Zum Regen mischte sich ein dunkles Grollen, das eine beängstigende Intensität annahm.

„Oh, mein Gott“, brachte die wiedererwachte Hilde hervor.

Als Werner ihrem Blick folgte, entdeckte er das überdimensionale Mett-Krokodil am Horizont, das sich rasch über Bäume, Zäune und Vorgärten vorwärts walzte.

Der Teufel schnellte herum, konnte sich aber nicht aus dem Drudenfuß befreien, den Fleischmann unaufhörlich um ihn in den vom Regen aufgeweichten Boden hineintrampelte.

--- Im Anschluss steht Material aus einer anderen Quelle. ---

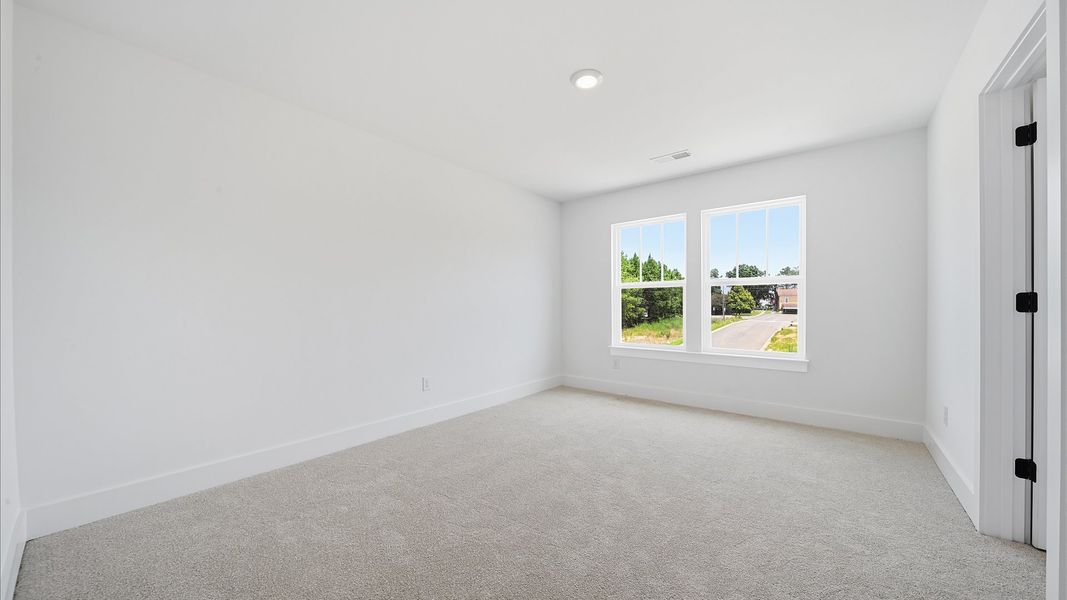 Superior comfort in this light-filled bedroom with plush carpeting and thoughtfully placed large windows Superior comfort in this light-filled bedroom with plush carpeting and thoughtfully placed large windows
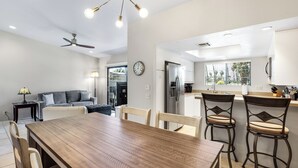 Een moderne keuken met een eethoek, een plafondventilator en een groot raam.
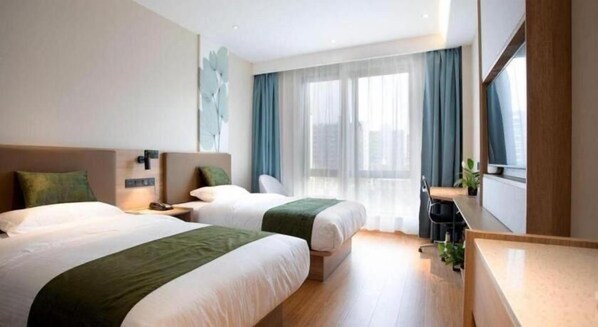 A hotel room with two beds, a desk, and a large window with curtains. - Greentree Inn Express Shanghai Pudong Lingang New City Yunhan Road (Shanghai)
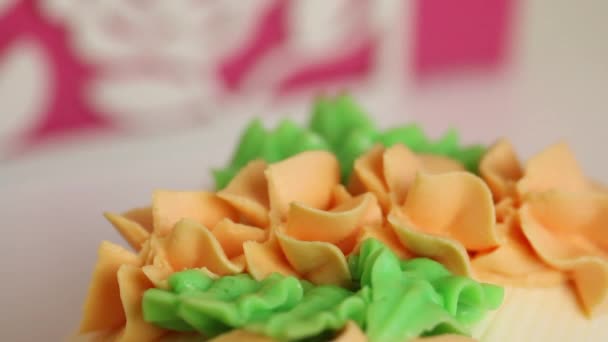 Spons cake roll bedekt met room. Versierd met een crème van verschillende kleuren. Close-up — Stockvideo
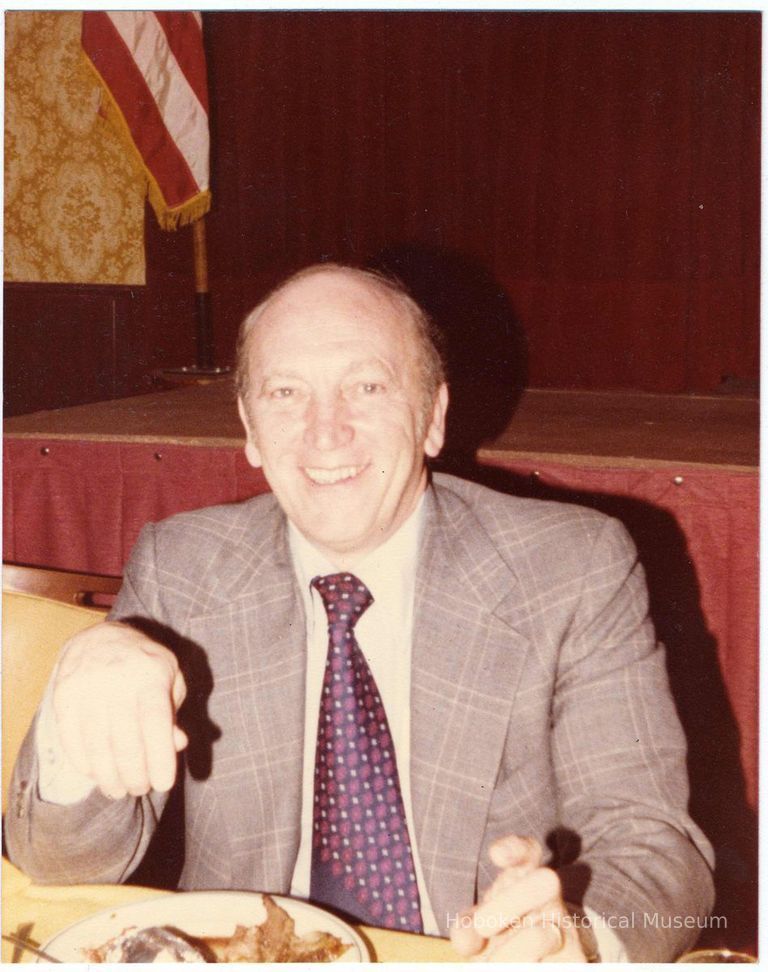 Digital image of color photo of Mayor Steve Cappiello seated at dinner or banquet, Hoboken?, no date, ca. 1980's. picture number 1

Werner trat einen Schritt auf den Gehörnten zu: „Gib uns unser Wetter zurück und verzieh dich in deine Hölle!“

„Niemals, eher …“

„Eher was?“, fragte Werner.

„Gehe ich in die Schweiz ins Exil.“

„Von mir aus, Fleischmann: Aus und bei Fuß!“

In dem Moment, als der Cockerspaniel von ihm abließ, erfasste das nahende Mett-Krokodil den Teufel, drehte bei und verschwand in der aufziehenden Abenddämmerung.

„Kann ich jetzt aufhören?“, fragte Erich mit immer noch geschlossenen Augen und an die Schläfen gepressten Händen.

„Ja, mein Freund“, lachte Werner. „Wenn wir dich nicht hätten und dein Zwiebelmett …“

 

***

 

In jenem Herbst regnete es wieder regelmäßig und ausreichend, der Rheinpegel hob sich. Heinz Popanda hängte einen Jahresplaner in seiner Werkstatt auf, in dem die drei Hobby-Eisenbahner seit jenem Tag so akribisch Wetterphänomene dokumentierten wie sie ihre Loks ölten.

In Zürich hingegen braute sich etwas ganz anderes zusammen, aber das ist eine andere Geschichte.